Life can be quite unforgiving for some people, mostly for no fault of theirs. These people are entrusted with an endless duty of caring for their ailing family member. An old parent suffering from Alzheimer's, a child suffering from Down's syndrome or a spouse bed ridden due to a terrible accident or illness, can all cause you to give up your own life and care for them for the rest of your life. Caregiver burnout is a condition wherein a person stops having a life of his own and is entailed for a lifetime of depression and anxiety. Steps must be taken to overcome this condition immediately.
Signs of Caregiver Burnout
As mentioned above caregiving incessantly for an ailing family member can take its toll upon you. The incessant demands of the ailing person, your own high expectations from yourself and your physical limitations can become a cause of persistent feeling of worthlessness and guilt. It is very difficult to come out of this situation unless you admit that there is a problem and are willing to take measures to overcome it. You should know you are in for a caregiver burnout when you experience any or all of these symptoms.
- Harmful behavior towards oneself or the ailing loved one.
- Persistent gloominess.
- A haunting feeling that your life is no more yours.
- Always on the verge of tears.
- Always snapping and annoyed at the care recipient.
- Change in eating habits, resulting in unwanted weight gain or loss.
- Change in sleeping pattern with either inability to fall asleep or a constant feeling of sleep deprivation.
- Listless attitude towards life.
- Loss of interest in your favorite activities with friends.
- Persistent feeling of worthlessness and guilt.
- Thoughts of death or suicide.
- Minor physical problems like headache, back pain, etc.
- Panic attacks or anxiety.

DATA SHOWN:
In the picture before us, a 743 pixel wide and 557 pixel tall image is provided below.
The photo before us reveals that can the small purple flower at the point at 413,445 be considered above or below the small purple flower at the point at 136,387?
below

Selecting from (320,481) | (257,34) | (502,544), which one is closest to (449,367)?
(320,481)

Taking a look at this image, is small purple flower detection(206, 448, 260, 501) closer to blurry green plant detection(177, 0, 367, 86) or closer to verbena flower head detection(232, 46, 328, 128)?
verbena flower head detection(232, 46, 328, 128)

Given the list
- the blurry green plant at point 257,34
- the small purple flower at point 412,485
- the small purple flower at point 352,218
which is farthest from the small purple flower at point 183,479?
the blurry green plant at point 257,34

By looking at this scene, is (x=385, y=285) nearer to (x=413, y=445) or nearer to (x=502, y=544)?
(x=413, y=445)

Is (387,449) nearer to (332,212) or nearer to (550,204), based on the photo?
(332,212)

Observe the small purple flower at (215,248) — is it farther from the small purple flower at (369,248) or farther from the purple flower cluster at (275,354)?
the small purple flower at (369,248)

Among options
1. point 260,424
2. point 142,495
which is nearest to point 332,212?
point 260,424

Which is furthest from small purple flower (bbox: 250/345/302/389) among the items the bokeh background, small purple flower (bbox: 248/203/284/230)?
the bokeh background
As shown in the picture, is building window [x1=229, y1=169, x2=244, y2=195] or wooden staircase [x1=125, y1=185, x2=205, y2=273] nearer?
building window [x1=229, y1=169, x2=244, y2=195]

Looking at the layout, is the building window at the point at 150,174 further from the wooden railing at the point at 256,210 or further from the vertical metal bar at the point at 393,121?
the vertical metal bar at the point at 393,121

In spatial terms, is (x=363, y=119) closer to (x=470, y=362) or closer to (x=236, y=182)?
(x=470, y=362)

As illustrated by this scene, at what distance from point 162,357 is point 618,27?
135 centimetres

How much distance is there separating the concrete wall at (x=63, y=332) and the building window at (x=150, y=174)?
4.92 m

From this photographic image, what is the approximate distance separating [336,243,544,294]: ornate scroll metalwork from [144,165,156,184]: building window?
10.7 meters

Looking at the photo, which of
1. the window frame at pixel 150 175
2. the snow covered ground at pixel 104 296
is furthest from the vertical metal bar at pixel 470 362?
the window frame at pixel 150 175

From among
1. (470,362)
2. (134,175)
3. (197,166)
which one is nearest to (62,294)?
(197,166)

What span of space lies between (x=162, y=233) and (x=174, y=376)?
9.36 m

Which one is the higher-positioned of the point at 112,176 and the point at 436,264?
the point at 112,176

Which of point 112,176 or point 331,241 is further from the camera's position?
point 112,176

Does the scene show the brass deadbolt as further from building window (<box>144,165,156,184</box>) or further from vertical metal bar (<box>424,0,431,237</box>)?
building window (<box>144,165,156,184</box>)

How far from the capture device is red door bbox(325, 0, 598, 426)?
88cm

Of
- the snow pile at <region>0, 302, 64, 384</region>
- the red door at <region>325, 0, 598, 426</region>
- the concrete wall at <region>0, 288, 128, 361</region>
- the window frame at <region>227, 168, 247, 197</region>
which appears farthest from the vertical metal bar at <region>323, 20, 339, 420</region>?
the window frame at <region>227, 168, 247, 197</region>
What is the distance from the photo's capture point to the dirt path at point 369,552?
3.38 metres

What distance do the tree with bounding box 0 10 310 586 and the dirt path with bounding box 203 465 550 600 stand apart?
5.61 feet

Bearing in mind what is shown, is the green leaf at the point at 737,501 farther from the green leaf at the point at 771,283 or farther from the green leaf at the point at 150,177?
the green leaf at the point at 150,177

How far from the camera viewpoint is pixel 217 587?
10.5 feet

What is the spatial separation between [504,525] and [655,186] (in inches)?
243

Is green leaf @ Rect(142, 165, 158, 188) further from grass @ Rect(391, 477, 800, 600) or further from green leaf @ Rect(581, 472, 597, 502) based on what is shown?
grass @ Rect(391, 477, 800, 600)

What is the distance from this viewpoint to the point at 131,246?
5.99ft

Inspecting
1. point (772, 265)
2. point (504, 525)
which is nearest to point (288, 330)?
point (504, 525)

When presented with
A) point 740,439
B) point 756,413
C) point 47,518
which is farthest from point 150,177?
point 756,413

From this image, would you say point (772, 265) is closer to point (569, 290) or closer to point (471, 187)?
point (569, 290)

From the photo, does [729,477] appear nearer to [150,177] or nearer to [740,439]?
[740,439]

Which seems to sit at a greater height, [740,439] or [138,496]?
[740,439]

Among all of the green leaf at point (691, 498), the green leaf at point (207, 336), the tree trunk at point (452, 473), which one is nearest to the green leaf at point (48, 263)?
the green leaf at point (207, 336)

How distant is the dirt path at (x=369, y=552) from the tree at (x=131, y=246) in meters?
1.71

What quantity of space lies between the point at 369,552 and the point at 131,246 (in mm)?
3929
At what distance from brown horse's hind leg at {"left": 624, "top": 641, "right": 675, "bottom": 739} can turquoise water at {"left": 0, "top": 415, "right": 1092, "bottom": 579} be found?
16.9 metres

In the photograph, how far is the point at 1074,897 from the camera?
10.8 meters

REQUIREMENT 1:
In the caregiver burnout text, what three things can cause a persistent feeling of worthlessness and guilt?
REQUIREMENT 2:
Which ailing family members does the caregiver burnout text give as examples of people who may need lifelong care, and what condition does each have?
REQUIREMENT 3:
Extend the caregiver burnout text past its final line.

ANSWER 1:
The incessant demands of the ailing person, your own high expectations from yourself, and your physical limitations.

ANSWER 2:
- An old parent suffering from Alzheimer's
- A child suffering from Down's syndrome
- A spouse bedridden due to a terrible accident or illness

ANSWER 3:
- Completely negative approach towards life. Nothing in life seems good enough for you.
What Can You Do About It
Remember, caregiver burnout is not a physical problem. You may call it a neurological problem, which can be corrected by adopting a correct attitude. The first step towards resolving this issue is the acceptance to the problem. You can then seek help from an expert or you can resolve it yourself.
Know Your Limitations
Unrealistic expectations are bound to bring in a lot of disappointment. Hence, bear in mind that you cannot always do everything that you or your loved one might expect from you. There will be times, when you may not be able to get things done. During such times, appreciate yourself for what you have been able to accomplish, instead of cribbing over those you couldn't.
Decrease Your Care Recipient's Reliance on You
If your loved one is in a position to interact with you, you can always involve them in decision-making. Let them decide for themselves what they wish to eat, how they want to dress up. This will decrease their reliance upon you for every small thing. Moreover, it may even give them a sense of worthiness, which may improve their condition.
Start Having a Life of Your Own
You need not feel guilty about giving yourself some time. After all the hard work, you sure deserve a quality time with yourself. Set aside some time in a week to indulge in your favorite activity or just meet up with your old friends. Read a book, go to Church, listen to good music to de-stress yourself. Take good care of yourself by eating healthy, exercising and leading a good life. Whatever happens, do not forget to have at least 15 minutes of 'me time' at the end of the day.
You can find support groups that will enable you to cope with this condition in a better way. Do not feel embarrassed or guilty to seek help from a therapist. Remember, you too deserve a good life!